Live Attenuated Varicella Vaccine Achieves 50% Seroconversion in Pediatric TNF-α Inhibitor Patients

Patients receiving tumor necrosis factor-alpha (TNF-α) inhibitors for conditions like juvenile idiopathic arthritis or inflammatory bowel disease often have compromised immune systems, making live attenuated vaccines generally contraindicated. However, these vaccines are crucial for preventing serious infections. This study addresses the critical gap in understanding the immunogenicity and safety of the live attenuated varicella vaccine in this vulnerable population, where current guidelines often restrict vaccination.

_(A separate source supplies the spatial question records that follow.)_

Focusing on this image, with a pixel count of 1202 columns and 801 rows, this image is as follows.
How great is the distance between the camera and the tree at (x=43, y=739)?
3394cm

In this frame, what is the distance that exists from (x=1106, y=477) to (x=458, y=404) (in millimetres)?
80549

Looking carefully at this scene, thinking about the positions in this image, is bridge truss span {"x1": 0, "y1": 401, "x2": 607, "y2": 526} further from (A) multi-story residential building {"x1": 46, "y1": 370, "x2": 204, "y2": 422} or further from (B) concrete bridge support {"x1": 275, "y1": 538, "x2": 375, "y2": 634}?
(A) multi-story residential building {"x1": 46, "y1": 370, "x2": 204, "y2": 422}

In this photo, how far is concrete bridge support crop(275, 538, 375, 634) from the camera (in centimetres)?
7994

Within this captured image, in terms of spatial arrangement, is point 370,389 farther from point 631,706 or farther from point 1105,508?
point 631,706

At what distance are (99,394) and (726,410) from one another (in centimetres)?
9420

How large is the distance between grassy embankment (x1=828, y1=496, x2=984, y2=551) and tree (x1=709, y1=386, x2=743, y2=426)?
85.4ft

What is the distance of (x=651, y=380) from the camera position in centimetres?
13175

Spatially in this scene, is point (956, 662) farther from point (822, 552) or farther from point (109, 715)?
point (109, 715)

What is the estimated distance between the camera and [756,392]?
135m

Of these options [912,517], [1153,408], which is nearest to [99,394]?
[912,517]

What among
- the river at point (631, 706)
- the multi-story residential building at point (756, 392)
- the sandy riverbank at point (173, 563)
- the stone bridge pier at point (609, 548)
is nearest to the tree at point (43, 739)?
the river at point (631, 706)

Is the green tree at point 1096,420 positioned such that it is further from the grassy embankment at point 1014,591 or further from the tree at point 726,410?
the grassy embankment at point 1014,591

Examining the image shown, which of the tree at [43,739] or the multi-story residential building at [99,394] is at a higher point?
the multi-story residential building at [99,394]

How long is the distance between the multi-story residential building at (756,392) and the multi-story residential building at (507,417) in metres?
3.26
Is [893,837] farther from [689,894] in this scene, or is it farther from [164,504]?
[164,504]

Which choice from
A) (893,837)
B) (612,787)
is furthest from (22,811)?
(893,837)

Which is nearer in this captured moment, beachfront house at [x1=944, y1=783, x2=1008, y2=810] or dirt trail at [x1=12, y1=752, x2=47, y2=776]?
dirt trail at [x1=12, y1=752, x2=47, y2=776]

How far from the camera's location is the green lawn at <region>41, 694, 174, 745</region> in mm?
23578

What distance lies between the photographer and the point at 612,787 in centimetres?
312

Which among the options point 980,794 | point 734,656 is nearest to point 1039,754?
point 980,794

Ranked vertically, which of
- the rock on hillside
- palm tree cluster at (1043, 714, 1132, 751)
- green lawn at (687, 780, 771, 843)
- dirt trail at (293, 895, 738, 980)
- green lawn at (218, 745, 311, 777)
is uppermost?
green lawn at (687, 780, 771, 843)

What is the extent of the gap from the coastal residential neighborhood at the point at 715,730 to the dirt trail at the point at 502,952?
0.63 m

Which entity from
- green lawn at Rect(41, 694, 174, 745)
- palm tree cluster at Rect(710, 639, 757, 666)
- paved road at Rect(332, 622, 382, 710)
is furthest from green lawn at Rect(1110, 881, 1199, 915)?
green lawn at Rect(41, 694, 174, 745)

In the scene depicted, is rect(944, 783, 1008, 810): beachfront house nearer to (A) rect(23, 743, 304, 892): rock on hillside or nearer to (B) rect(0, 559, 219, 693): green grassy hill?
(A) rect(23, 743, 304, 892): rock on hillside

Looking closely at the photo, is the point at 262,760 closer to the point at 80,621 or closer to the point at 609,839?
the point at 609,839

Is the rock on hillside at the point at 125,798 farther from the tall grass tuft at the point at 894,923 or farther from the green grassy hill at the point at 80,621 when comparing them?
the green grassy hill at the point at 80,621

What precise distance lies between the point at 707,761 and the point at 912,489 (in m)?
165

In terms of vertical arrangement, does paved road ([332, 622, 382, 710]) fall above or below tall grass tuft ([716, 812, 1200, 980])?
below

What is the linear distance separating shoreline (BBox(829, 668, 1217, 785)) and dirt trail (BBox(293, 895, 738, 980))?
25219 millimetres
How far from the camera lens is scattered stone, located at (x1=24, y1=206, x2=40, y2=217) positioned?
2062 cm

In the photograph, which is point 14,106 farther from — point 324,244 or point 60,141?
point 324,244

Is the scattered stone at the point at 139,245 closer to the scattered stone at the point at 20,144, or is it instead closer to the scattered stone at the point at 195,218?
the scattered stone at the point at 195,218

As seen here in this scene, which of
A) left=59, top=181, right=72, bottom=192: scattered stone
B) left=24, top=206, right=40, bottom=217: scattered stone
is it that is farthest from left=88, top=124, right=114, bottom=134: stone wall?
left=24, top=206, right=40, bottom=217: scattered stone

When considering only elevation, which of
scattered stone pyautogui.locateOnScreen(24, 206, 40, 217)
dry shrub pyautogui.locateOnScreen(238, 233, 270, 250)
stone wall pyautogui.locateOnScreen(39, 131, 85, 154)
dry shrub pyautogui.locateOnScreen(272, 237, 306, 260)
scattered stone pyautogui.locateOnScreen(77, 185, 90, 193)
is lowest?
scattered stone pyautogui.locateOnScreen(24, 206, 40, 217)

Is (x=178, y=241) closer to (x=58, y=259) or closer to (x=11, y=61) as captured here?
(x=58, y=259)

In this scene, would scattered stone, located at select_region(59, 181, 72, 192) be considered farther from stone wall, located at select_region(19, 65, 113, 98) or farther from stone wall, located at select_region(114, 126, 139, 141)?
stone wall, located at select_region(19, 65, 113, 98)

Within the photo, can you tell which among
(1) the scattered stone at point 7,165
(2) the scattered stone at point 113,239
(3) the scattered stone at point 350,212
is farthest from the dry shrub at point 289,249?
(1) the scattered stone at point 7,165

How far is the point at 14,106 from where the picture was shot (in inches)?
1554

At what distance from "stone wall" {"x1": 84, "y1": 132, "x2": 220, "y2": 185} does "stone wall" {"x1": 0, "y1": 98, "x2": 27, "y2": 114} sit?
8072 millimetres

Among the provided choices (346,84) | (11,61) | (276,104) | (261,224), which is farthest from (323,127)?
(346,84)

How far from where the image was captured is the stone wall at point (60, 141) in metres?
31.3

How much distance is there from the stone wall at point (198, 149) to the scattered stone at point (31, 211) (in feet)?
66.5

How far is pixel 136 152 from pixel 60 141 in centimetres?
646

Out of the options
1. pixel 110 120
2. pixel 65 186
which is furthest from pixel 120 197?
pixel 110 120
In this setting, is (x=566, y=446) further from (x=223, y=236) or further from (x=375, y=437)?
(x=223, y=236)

This single-center, prospective clinical trial enrolled 10 pediatric patients receiving TNF-α inhibitors. Eligibility required varicella-specific immunoglobulin G (IgG) levels <4.0 and meeting predefined cellular and humoral immunity criteria. Participants received a single dose of the live attenuated varicella vaccine. Varicella-specific IgG levels were measured before and after vaccination to assess immunogenicity. Patients were monitored for adverse events for up to 6 months post-vaccination.

A single dose of the live attenuated varicella vaccine induced seroconversion (IgG level ≥4.0) in 50% (5 out of 10) of pediatric patients receiving TNF-α inhibitors.